• [Extract provided]
Burch had worked in public relations for Ralph Lauren, and so had firsthand awareness of the value of vertical retail. She also had a keen sense that the then-percolating digital revolution would utterly transform the way we live, including the way we shop. And oh, yes, she understood the importance of a shoe and a bag. Burch and her cofounder and then-husband Chris Burch launched with a range of clothes and accessories, a physical store on Elizabeth Street in downtown Manhattan and e-commerce, the last an expensive, experimental move perceived as visionary by some watchers and reckless by others. In 2015, a series of stock swaps were said to value the Tory Burch company at $3.5 billion, prior to a buyback last year of the shares of early investor Tresalia Capital. Today, the company has 250 stores with a new Mercer Street outpost upcoming. It does 80 percent of its business in shoes and bags and a whopping 20 percent via its own e-commerce.
That’s not all. From the start, Burch envisioned her business as a means to an end beyond mere bottom-line success. In 2009, well before woke social consciousness enveloped the fashion industry, she quietly formed the Tory Burch Foundation with the goal of empowering women entrepreneurs via management education, mentorships and access to low-interest loans, now in partnership with Bank of America, which recently upped its commitment to the program by $50 million. “I get chills,” Burch said.
Through all of that, in addition to being creative director Burch has been the company’s chief executive officer and, for a brief period, co-ceo with Roger Farah — intense double-duty to say the least. Looking back, she thinks her focus on the business side hindered her development as a designer. Now, Burch can focus all the more intently on that role. In March, well-known industry veteran and LVMH Moët Hennessy Louis Vuitton alum Pierre-Yves Roussel, whom Burch married in November, joined the company as ceo.
“To have a thought partner like that is transformative for me,” Burch said, noting their joint focus on heightening the brand’s global profile and the time she now has to focus more acutely on design. Still, Burch maintains her amped-up creative vigor predates Roussel’s arrival. “I feel,” she mused, “like I’ve come into my own as a designer in the last four years.” To that point, for spring 2020 Burch has taken on what rings of a daunting inspiration: Diana Spencer, otherwise known as Princess Di. In a wide-ranging conversation, Burch discussed where she and her brand have been and what’s next.
WWD: So, the show is around the corner, but it’s not your only new project. Tell me about the new store.
Tory Burch: It’s right next to the Mercer Hotel. We actually bought the building. It’s been a long process. We’ve been working on it for a long time.
WWD: What’s the attraction to SoHo for you?
T.B.: I’ve always been attracted to SoHo; it was just a matter of waiting for the right spot. This space [on Mercer Street] came up a few years ago and we’ve just had some challenges with permits and building and things like that, but we’re finally now working on it. I love the energy down there. I mean, it’s just palpable. I love the restaurants down there. I miss our little Elizabeth Street store; that was just off the beaten path.
WWD: How many stores do you have now?
T.B.: Across the board? Two-fifty.

• [Extracted information]
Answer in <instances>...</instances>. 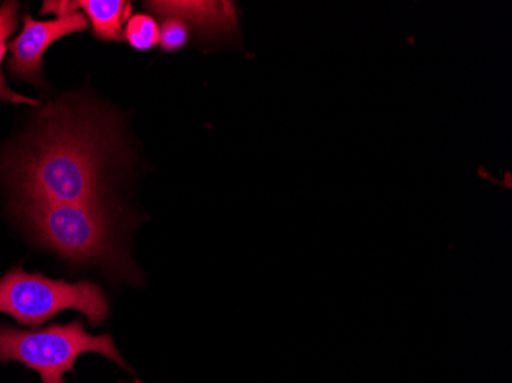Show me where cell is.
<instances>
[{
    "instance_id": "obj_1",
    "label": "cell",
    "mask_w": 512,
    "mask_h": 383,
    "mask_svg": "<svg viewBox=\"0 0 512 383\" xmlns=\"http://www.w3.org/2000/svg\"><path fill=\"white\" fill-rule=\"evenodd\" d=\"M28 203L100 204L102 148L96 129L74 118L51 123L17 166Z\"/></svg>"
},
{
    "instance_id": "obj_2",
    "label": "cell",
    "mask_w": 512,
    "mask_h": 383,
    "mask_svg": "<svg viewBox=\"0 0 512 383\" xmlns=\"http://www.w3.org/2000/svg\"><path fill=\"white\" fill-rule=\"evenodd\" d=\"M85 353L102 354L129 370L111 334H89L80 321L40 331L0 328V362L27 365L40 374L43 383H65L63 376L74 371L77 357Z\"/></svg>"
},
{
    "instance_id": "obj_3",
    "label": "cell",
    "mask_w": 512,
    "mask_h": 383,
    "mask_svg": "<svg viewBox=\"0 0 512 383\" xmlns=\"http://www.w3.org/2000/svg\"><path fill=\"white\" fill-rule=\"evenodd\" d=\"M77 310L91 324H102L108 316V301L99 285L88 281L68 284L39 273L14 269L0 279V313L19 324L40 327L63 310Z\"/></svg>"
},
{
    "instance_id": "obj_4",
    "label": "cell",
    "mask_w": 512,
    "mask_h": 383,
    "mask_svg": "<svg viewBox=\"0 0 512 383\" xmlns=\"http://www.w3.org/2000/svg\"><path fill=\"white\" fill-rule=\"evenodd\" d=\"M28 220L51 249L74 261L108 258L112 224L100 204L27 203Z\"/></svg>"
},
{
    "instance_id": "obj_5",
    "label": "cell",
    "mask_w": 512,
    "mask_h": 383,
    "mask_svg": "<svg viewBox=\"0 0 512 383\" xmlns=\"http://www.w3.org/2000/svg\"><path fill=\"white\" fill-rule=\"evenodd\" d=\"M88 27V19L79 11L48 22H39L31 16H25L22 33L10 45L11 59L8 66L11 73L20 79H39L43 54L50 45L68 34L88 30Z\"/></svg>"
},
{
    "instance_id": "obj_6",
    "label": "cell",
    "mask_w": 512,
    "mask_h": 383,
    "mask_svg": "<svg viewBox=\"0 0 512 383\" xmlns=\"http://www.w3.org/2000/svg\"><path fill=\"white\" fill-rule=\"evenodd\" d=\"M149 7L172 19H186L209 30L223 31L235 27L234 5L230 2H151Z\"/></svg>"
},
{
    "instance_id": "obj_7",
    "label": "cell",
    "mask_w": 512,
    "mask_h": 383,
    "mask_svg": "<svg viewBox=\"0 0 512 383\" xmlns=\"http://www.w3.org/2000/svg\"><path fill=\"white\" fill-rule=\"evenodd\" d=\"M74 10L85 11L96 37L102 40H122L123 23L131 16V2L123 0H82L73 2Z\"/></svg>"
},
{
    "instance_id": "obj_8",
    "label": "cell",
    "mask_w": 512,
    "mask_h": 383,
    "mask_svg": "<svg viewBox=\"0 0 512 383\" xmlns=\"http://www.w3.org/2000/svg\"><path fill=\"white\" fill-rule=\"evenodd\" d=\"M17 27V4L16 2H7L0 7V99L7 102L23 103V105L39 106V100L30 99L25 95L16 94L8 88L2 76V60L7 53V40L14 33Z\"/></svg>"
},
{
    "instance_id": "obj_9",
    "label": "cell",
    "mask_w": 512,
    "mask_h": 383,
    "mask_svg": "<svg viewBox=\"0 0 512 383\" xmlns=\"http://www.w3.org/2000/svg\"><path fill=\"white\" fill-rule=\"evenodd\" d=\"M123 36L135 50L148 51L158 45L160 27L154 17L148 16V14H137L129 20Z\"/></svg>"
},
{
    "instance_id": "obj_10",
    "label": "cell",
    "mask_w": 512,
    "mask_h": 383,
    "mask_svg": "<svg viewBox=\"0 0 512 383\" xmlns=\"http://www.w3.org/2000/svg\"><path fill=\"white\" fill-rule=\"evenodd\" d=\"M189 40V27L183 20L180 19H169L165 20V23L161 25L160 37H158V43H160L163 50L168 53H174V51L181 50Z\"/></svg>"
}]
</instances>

* * *

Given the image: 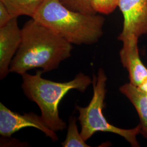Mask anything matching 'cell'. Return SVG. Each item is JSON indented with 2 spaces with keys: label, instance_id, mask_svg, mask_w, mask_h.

• [Stated exercise 1] Repeat the passage of the Tory Burch interview starting with "Through all of" and going on through "company as ceo.".
• [Stated exercise 2] Go on with the Tory Burch interview after its final sentence.
The lines have no connection to the Tory Burch interview.

• [Expected output 1]
Through all of that, in addition to being creative director Burch has been the company’s chief executive officer and, for a brief period, co-ceo with Roger Farah — intense double-duty to say the least. Looking back, she thinks her focus on the business side hindered her development as a designer. Now, Burch can focus all the more intently on that role. In March, well-known industry veteran and LVMH Moët Hennessy Louis Vuitton alum Pierre-Yves Roussel, whom Burch married in November, joined the company as ceo.

• [Expected output 2]
WWD: How many here in New York?
T.B.: We have four. So we have Madison, Meatpacking District, Hudson Yards and Flatiron, which is Sport. I still believe in [physical] retail. It’s just such a different kind of retail. When you think about 15 years ago, the evolution of where I was then to where we are today is pretty striking.
WWD: When the whole brouhaha happened surrounding Stephen Ross [ceo of Related Cos., the developer of Hudson Yards] and his fund-raiser for Donald Trump, did you think, “oh god, why are we in Hudson Yards?”
T.B.: That wasn’t on my mind. It was disappointing, just that it all happened in general. But you know where I stand on that. Some people pulled out of Hudson Yards and…
WWD: And showing at The Shed.
T.B.: I mean, listen, as much as I have my own opinions on what is going on, I also respect that other people have other opinions. I don’t necessarily agree with them but…
WWD: Let’s talk about this collection.
T.B.: The whole show is based on Diana Spencer, not necessarily Diana as a style icon, but as being fearless and a humanitarian, and what she stood for. I have always been fascinated with her. So we started with English roses and gardens, and then I found these antique handkerchiefs that were so beautiful down at a place in Brooklyn and we took that as a starting point [for fabrics and a significant design element].
WWD: Diana is a big inspiration.
T.B.: Taking on a big subject like Diana Spencer is risky. We had to tread lightly; we didn’t want to be too literal. We start with a subject and then it iterates in many different ways. I wanted to play with proportion and technique and fabrics and color.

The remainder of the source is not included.